--- TRECHO DA FONTE ---

Não faz sentido, o artigo 109, inciso I, dirigir competência de julgamento, de forma residual, das ações de acidente do trabalho e falência, para a Justiça Comum, e o artigo 114, inciso VI, logo em seguida, transferir acidente de trabalho para a Justiça do Trabalho. Seria evidente contradição, oposição recíproca (antinomia) entre os dois dispositivos.
Se essa fosse a intenção bastaria à Comissão de Reforma excluir do artigo 109, inciso I, as palavras "as de acidente do trabalho".
Porém, se isso fosse feito, o julgamento das ações acidentárias contra o INSS seria também transferido para a Especializada. Mas isso não foi aceito pelo Poder Reformador.
Se não for diferente o que pode acontecer: o E. Tribunal Regional do Trabalho vai apreciar um fato e proferir uma decisão, enquanto o Tribunal de Justiça vai apreciar o mesmo fato e proferir outra decisão em relação à ocorrência ou não desse mesmo fato. Um tribunal pode dizer que o sujeito está incapacitado para o trabalho e o outro tribunal dizer que ele não está incapacitado para o trabalho. Um tribunal pode dizer que existe poluição sonora no ambiente do trabalho e o outro tribunal pode dizer que não existe poluição sonora no ambiente do trabalho.

--- DADOS FORNECIDOS ---

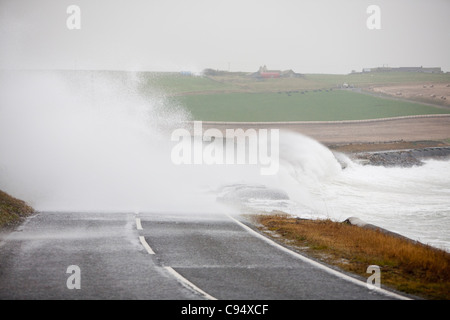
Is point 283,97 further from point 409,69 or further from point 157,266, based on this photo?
point 157,266

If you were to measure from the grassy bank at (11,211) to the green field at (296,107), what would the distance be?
72993mm

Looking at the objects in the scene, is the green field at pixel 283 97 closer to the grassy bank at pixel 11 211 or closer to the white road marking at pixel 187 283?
the grassy bank at pixel 11 211

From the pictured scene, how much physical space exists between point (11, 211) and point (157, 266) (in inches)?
A: 341

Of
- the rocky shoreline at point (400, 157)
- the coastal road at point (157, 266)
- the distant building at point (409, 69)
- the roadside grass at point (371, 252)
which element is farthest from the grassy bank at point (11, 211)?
the distant building at point (409, 69)

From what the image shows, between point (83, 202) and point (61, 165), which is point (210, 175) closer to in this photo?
point (61, 165)

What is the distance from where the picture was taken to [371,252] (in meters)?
13.5

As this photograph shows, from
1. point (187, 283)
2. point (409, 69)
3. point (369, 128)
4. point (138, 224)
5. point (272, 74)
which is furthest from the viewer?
point (409, 69)

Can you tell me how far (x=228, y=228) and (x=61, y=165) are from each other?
15.3m

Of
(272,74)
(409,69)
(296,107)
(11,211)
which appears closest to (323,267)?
(11,211)

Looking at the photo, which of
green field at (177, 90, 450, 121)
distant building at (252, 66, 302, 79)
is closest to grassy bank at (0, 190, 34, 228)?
green field at (177, 90, 450, 121)

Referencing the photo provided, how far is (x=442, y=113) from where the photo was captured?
96.1 m

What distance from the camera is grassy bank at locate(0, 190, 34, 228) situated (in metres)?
16.5

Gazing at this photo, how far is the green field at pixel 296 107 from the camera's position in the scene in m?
96.4
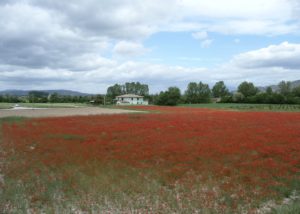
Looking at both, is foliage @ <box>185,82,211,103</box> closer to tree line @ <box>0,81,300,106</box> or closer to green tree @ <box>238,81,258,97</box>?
tree line @ <box>0,81,300,106</box>

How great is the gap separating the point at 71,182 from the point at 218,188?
164 inches

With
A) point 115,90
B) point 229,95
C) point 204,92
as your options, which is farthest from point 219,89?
point 115,90

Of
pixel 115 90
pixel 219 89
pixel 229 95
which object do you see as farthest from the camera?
pixel 115 90

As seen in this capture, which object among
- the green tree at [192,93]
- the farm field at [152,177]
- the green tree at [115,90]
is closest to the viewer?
the farm field at [152,177]

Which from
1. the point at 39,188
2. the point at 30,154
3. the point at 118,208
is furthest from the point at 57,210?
the point at 30,154

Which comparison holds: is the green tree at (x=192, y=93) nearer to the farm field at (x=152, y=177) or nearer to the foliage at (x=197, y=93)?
the foliage at (x=197, y=93)

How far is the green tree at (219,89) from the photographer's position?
15575 centimetres

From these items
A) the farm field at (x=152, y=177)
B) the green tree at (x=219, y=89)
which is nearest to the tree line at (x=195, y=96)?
the green tree at (x=219, y=89)

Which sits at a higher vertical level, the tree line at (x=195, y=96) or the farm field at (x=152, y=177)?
the tree line at (x=195, y=96)

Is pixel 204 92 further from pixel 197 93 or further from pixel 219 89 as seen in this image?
pixel 219 89

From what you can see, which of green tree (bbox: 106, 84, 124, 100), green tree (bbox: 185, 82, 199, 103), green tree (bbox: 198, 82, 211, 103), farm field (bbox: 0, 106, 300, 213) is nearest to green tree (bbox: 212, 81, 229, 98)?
green tree (bbox: 198, 82, 211, 103)

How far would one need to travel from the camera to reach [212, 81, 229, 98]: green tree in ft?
511

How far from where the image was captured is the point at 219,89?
15650cm

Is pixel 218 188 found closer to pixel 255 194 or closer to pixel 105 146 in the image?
pixel 255 194
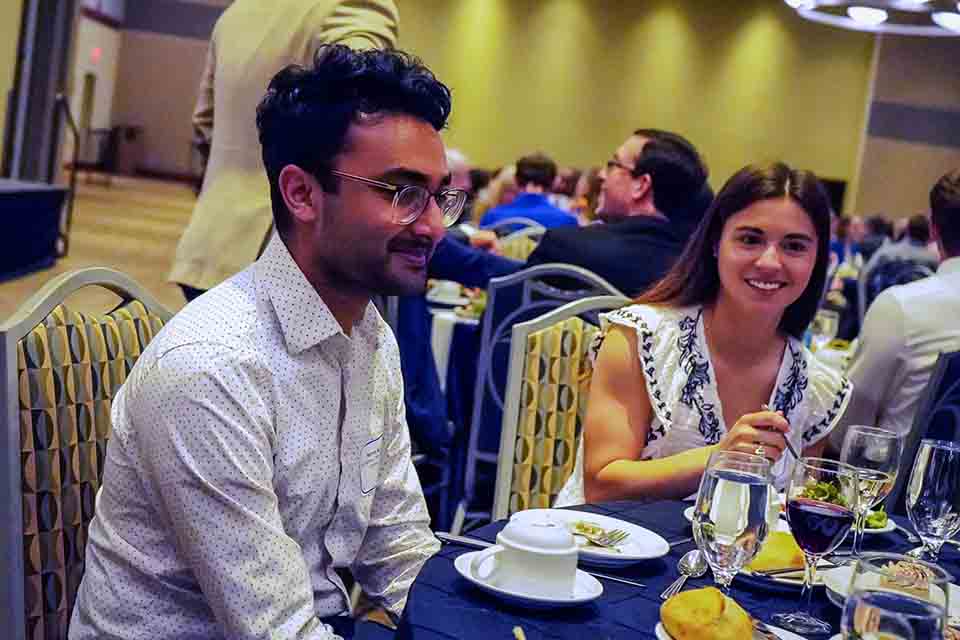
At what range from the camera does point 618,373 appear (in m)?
2.29

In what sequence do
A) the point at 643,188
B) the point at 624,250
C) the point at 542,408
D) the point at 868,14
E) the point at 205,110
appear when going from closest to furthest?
the point at 542,408 < the point at 205,110 < the point at 624,250 < the point at 643,188 < the point at 868,14

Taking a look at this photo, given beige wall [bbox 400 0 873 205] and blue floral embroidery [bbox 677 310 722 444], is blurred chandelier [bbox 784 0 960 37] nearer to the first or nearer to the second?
blue floral embroidery [bbox 677 310 722 444]

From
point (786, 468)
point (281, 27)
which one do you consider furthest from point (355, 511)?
point (281, 27)

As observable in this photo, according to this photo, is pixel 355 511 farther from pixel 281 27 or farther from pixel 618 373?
pixel 281 27

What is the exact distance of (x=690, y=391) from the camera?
2.32m

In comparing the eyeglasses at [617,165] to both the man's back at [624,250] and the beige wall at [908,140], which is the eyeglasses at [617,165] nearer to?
the man's back at [624,250]

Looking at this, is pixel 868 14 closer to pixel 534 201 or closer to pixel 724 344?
pixel 534 201

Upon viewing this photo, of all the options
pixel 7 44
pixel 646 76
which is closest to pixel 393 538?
pixel 7 44

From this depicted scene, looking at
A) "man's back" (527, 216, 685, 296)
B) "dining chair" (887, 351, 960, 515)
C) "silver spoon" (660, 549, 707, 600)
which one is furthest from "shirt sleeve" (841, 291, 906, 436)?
"silver spoon" (660, 549, 707, 600)

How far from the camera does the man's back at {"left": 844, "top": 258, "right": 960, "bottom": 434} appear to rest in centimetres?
283

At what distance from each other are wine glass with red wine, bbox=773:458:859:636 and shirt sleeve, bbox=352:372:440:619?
1.93 ft

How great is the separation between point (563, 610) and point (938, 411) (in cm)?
139

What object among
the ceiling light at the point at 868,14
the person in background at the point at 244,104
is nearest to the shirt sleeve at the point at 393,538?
the person in background at the point at 244,104

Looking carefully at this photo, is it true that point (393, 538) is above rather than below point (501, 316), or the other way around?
below
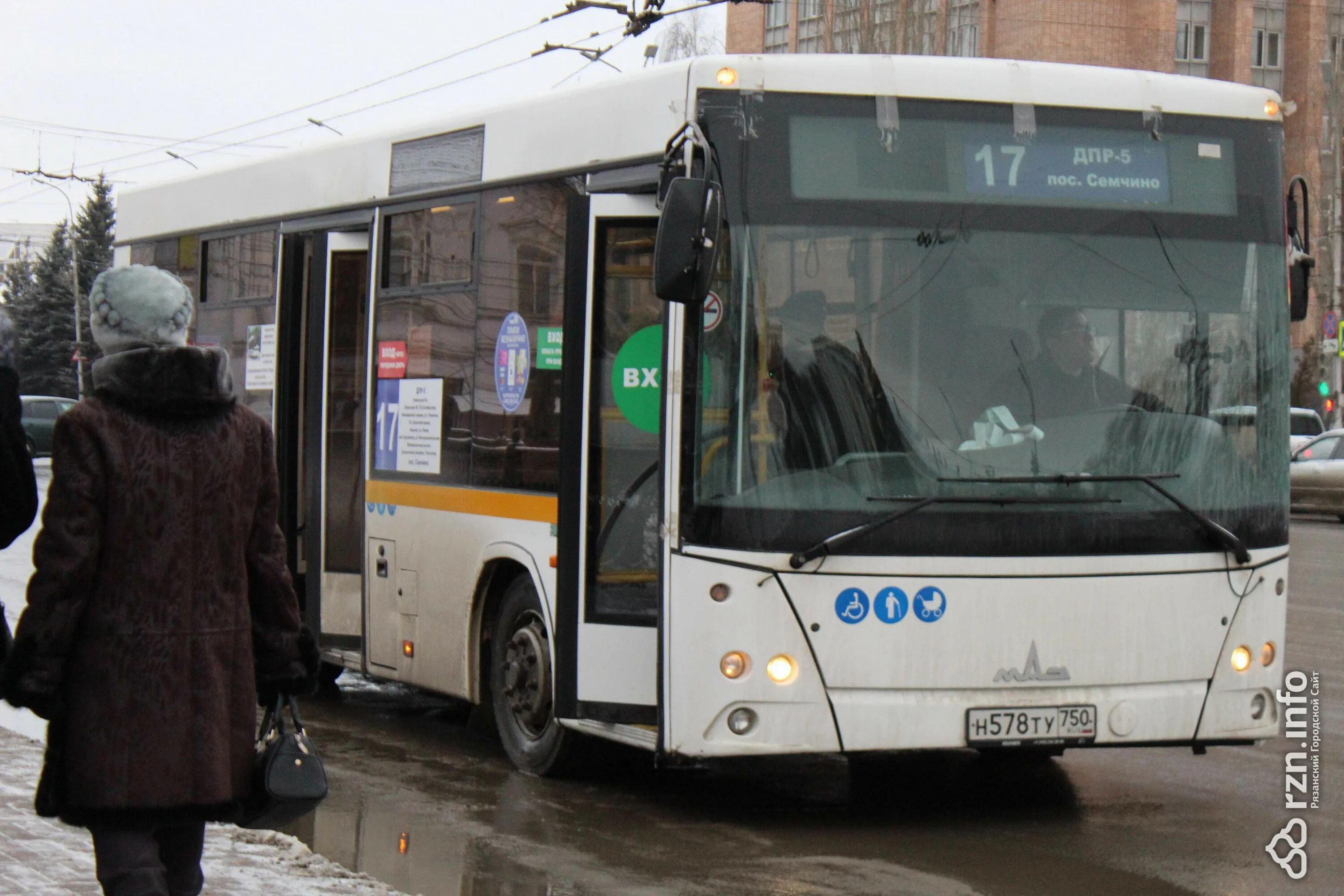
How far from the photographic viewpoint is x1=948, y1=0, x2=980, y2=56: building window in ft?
192

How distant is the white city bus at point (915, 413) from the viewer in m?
7.02

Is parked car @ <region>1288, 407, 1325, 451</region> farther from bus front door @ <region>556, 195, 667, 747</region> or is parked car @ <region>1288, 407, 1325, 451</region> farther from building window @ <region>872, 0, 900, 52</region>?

---

Dê seguimento ao trecho sobre a competência para julgar ações de acidente do trabalho, partindo da última frase apresentada.

### RESPOSTA À TAREFA
Assim sendo, a interpretação correta, data maxima venia que se deve dar a esses dispositivos constitucionais é a de que, enquanto o artigo 114, inciso VI se refere de forma genérica a todas as indenizatórias decorrentes da relação de trabalho, o art. 109, inciso I destaca e exclui do inciso VI, do artigo 114, de forma específica as indenizatórias acidentárias movidas tanto em face da autarquia como em face do empregador, atribuindo quanto a estas, pelo método residual, competência da Justiça Comum. Portanto, se falência e acidente de trabalho não são de competência da Justiça Federal, se não são de competência da Justiça Eleitoral e se, por raciocínio lógico, não podem ser de competência da Justiça do Trabalho, só podem ser, por efeito residual, de competência da Justiça Comum.
Tinha razão o E. Ministro Cezar Peluso quando nos debates da votação por ocasião do julgamento da CC. 7204-MG, de 29/6/2005, disse que é melhor então que as ações de acidente de trabalho contra a autarquia federal também sejam transferidas para a Justiça do Trabalho. Pelo menos seria mais lógico. Não obstante o Ministro Peluso votasse no mesmo sentido dos demais, percebia-se claramente seu sentimento de contrariedade.
O v. acórdão que decidiu o Conflito de Competência 7204-1, tanto quanto o RE 438.639, também é o primeiro julgamento do STF naquele sentido sobre a matéria, depois da EC-45. A questão, portanto, é relevante e merece um posicionamento definitivo, que pode se dizer ainda não existe, posicionamento esse jurídico e não político.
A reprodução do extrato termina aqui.